EXCERPT PROVIDED>
★ ★ ★ ★ ★ ★ ★

Code Pink

| 17 Feb 2015 | 01:28

    What exactly is a "San Francisco Democrat"? Like drunken cowboys on horseback storming into California with branding irons in hand, conservative pundits, from The Washington Times' Cal Thomas to National Review Online's John J. Miller, began searing that term onto the forehead of Housemember Nancy Pelosi from the moment her name was floated as Democratic leader. It doesn't appear they'll be stopping this mad stampede anytime soon, either (interchanging the term with the similar "San Francisco liberal" as well), so intoxicated are they by the Republicans' nascent control of both houses of Congress.

    Some liberal pundits, such as Joshua Micah Marshall at Talking Points Memo and Joe Conason at Salon, suggested that "San Francisco Democrat" is not-so-subtle code-gay-bashing, pure and simple.

    In response, some conservatives have gasped in horror and disbelief. How dare anyone accuse them of such a thing! (For you kiddies out there, this actually is, in a demented sort of way, a measure of slight progress: used to be they gay-bashed and then laughed it off when you called them on it. Now they gay-bash and whirl themselves into a faux-frenzy of indignation when you call them on it, lest anyone realize they might actually be as intolerant as the Republican Party's own platform proudly boasts of itself.)

    Both sides, more or less, have noted that the term originated with former UN Ambassador Jeane Kirkpatrick, in a speech she gave at the 1984 Republican Convention in Dallas. In their own defense conservatives say that Kirkpatrick meant the term to connote people who are soft on foreign policy. (San Francisco Democrats are neither hawks nor doves, but "ostriches," Kirkpatrick said.) One conservative blogger thus noted that "San Francisco Democrat" was meant to describe "the blame America first crowd," and expressed outrage that anyone claimed it meant to connote anything about gays. A more well-known online conservative commentator implied that since he is gay himself and is using the term, then it can't possibly be gay-bashing. (I don't think I even need to comment on that one.)

    Putting aside the idea that being a yellow-belly and a sissy is in many people's minds only one step removed from being a queer, the problem with this conservative narrative is that it ignores the fact that Republicans very clearly defined the term "San Francisco Democrat" as code for homosexual a few years after Kirkpatrick first uttered the term. And they know exactly what it conveys to a lot of people today, since many of those who are now using the term were around in those Reagan years, as were many Republican strategists who know a smear when they see one-and float one.

★ ★ ★ ★ ★ ★ ★

STORED RECORDS>
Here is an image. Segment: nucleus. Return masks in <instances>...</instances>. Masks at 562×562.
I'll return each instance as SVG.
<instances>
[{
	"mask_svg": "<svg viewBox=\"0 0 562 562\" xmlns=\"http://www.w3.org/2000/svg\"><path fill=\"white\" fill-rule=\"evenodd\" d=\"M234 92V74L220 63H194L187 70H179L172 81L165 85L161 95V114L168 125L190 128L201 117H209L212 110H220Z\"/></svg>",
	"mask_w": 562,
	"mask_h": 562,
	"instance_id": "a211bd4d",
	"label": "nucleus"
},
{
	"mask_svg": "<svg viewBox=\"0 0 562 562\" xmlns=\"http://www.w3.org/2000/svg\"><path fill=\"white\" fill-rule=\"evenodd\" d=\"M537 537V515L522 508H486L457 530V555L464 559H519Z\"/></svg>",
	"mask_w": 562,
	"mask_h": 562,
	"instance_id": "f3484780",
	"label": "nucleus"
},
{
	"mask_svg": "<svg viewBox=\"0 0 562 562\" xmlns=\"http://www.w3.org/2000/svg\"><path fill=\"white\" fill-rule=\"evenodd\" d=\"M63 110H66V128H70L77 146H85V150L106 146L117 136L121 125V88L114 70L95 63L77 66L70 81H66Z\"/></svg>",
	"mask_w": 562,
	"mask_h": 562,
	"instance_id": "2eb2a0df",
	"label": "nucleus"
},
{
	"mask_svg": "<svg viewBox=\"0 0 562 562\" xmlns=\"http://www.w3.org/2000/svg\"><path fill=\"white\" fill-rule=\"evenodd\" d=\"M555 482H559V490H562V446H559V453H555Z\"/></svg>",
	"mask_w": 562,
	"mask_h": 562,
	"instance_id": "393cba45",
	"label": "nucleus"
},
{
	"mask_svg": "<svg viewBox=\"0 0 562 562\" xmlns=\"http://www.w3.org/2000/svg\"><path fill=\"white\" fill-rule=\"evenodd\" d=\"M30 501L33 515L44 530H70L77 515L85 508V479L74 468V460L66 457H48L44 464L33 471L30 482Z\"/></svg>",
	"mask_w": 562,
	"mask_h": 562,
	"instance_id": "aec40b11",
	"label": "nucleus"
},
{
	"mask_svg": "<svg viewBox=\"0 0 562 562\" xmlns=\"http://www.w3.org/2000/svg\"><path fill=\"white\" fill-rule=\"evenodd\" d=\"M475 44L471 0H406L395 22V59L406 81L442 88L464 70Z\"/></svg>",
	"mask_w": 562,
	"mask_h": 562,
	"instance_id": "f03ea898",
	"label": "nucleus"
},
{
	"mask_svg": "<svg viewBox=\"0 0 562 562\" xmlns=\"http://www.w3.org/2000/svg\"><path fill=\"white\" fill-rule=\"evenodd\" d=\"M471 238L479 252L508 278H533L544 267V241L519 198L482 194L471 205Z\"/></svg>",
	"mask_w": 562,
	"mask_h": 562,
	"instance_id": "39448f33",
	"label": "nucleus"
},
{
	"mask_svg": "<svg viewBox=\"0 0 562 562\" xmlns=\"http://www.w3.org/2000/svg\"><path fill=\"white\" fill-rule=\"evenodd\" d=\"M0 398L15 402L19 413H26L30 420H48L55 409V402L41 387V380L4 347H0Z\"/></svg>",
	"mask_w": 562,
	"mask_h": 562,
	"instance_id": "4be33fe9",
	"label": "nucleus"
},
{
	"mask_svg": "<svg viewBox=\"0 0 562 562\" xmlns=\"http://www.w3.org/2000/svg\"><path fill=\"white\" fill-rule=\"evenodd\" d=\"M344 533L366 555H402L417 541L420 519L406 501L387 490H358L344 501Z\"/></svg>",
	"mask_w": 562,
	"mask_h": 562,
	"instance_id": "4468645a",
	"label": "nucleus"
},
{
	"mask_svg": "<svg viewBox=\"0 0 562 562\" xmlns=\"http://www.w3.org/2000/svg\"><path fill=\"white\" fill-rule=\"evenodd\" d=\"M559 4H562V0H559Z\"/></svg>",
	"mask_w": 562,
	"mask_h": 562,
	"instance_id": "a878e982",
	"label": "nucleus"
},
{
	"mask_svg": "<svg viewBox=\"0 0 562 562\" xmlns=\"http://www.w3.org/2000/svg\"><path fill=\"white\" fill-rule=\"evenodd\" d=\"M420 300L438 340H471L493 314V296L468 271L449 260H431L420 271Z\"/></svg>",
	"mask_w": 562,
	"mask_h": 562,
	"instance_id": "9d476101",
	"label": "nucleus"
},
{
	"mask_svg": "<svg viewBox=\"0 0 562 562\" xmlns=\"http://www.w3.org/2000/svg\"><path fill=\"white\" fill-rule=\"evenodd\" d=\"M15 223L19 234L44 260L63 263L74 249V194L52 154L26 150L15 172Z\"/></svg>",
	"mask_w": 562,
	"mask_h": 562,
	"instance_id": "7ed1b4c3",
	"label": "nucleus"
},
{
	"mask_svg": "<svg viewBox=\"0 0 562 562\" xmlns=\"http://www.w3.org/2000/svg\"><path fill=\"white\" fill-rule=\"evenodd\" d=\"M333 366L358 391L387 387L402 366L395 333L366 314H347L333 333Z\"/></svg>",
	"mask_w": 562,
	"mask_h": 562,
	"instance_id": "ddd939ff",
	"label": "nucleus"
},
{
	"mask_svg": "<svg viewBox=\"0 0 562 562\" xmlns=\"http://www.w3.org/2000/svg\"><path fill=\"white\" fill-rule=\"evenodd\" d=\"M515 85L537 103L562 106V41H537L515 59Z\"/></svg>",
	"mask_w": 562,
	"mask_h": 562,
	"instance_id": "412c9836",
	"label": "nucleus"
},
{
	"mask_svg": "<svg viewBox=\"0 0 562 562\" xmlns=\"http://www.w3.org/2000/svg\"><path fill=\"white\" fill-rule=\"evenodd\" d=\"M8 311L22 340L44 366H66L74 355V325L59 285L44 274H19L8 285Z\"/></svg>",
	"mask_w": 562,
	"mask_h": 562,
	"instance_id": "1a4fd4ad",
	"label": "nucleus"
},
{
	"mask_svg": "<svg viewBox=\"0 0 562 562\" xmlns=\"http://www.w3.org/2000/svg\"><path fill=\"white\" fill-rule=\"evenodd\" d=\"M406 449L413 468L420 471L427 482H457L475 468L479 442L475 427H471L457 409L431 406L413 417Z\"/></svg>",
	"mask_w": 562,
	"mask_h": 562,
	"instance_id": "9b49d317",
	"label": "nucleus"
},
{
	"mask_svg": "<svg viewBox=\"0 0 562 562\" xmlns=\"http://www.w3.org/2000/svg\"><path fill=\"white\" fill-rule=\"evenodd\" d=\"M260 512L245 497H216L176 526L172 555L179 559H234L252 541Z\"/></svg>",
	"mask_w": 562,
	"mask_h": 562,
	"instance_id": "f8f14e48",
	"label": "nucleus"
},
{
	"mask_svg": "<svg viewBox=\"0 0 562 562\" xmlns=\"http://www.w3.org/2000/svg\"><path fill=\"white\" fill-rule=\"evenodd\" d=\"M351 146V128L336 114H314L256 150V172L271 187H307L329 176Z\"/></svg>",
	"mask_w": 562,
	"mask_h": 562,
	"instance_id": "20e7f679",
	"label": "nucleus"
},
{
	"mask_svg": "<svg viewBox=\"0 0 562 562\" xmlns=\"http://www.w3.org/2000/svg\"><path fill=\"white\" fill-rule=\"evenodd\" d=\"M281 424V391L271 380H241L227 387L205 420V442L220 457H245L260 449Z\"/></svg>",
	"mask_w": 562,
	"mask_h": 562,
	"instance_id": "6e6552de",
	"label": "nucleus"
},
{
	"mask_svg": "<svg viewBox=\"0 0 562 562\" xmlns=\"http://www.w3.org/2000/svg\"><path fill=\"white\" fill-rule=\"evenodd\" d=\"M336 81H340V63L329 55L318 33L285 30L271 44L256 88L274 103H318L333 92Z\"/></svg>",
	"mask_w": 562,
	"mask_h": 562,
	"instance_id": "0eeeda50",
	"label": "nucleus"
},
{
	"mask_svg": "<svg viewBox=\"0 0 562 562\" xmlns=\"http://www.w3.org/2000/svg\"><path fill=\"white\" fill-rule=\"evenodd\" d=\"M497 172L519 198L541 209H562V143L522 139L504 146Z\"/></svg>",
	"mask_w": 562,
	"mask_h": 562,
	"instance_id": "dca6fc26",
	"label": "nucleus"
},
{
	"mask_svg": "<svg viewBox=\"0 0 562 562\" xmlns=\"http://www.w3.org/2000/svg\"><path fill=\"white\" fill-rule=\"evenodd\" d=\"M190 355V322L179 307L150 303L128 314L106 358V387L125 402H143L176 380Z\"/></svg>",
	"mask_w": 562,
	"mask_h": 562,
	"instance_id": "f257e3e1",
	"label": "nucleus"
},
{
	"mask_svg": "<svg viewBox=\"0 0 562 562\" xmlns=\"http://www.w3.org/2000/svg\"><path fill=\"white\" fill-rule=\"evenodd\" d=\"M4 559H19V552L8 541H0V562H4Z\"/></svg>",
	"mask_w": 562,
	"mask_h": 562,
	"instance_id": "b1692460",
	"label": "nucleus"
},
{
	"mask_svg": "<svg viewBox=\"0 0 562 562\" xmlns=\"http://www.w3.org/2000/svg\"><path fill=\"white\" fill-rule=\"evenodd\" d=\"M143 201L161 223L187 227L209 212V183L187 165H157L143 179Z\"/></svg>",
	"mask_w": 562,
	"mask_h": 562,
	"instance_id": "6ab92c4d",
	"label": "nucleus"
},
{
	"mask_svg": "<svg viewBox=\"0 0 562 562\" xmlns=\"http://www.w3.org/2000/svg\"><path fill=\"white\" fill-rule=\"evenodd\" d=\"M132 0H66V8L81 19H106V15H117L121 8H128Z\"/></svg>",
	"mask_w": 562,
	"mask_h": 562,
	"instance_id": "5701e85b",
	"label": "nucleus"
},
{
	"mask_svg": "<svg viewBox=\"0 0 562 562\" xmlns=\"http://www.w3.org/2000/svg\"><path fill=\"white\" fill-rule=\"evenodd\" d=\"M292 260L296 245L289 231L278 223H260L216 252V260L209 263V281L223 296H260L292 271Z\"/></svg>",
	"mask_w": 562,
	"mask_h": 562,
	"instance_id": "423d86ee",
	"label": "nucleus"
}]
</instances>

★ ★ ★ ★ ★ ★ ★

WHAT YOU NEED TO DO>
1. Repeat word for word the passage of the piece on the term "San Francisco Democrat" that begins at the words "Some liberal pundits, such" and stops after the words "boasts of itself.)".
2. According to the piece on the term "San Francisco Democrat," why is the conservative account of the term's meaning flawed? Answer in one to three sentences.
3. In the piece on the term "San Francisco Democrat," who first used the term, and on what occasion?
The lines are separate material from the piece on the term "San Francisco Democrat."

CORRECT ANSWERS>
1.
Some liberal pundits, such as Joshua Micah Marshall at Talking Points Memo and Joe Conason at Salon, suggested that "San Francisco Democrat" is not-so-subtle code-gay-bashing, pure and simple.

    In response, some conservatives have gasped in horror and disbelief. How dare anyone accuse them of such a thing! (For you kiddies out there, this actually is, in a demented sort of way, a measure of slight progress: used to be they gay-bashed and then laughed it off when you called them on it. Now they gay-bash and whirl themselves into a faux-frenzy of indignation when you call them on it, lest anyone realize they might actually be as intolerant as the Republican Party's own platform proudly boasts of itself.)

2. The conservative account ignores that Republicans clearly defined "San Francisco Democrat" as code for homosexual a few years after Kirkpatrick first used the term. Many people now using it were also around in the Reagan years, so they know what it conveys to many people today.

3. Former UN Ambassador Jeane Kirkpatrick first used it in a speech at the 1984 Republican Convention in Dallas.